- Born: 12 May 1917 Schloss Louisenlund, Güby, near Eckernförde, Schleswig, Schleswig-Holstein, Germany
- Died: 10 August 1944 (aged 27) Jedlińsk, General Government, Germany

Names
- John Albert Victor Alexander Frederick Ernest Godfrey Augustus Henry Valdemar German: Hans Albrecht Viktor Alexander Friedrich Ernst Gottfried August Heinrich Waldemar
- House: Glücksburg
- Father: Wilhelm Friedrich, Duke of Schleswig-Holstein
- Mother: Princess Marie Melita of Hohenlohe-Langenburg

= Hans Albrecht, Hereditary Prince of Schleswig-Holstein =

Hans Albrecht was titled Hereditary Prince of Schleswig-Holstein-Sonderburg-Glücksburg, and from 1931 onwards of Schleswig-Holstein.
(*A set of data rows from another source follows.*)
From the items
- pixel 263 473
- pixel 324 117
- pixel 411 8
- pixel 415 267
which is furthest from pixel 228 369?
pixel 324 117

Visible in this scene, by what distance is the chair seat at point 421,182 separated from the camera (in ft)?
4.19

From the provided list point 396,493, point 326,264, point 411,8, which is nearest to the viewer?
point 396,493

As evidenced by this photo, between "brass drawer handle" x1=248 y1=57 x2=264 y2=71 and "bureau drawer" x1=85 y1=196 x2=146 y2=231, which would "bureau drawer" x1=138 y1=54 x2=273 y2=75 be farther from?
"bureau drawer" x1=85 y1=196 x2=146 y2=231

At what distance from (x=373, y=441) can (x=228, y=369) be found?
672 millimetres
He was the Hereditary Prince of Schleswig-Holstein and the heir apparent to the Head of the House of Oldenburg.

He was the eldest son of Wilhelm Friedrich, Duke of Schleswig-Holstein, and Princess Marie Melita of Hohenlohe-Langenburg. He fought in the Second World War between 1939 and 1944 when he died from wounds received in action near Jedlińsk, Poland.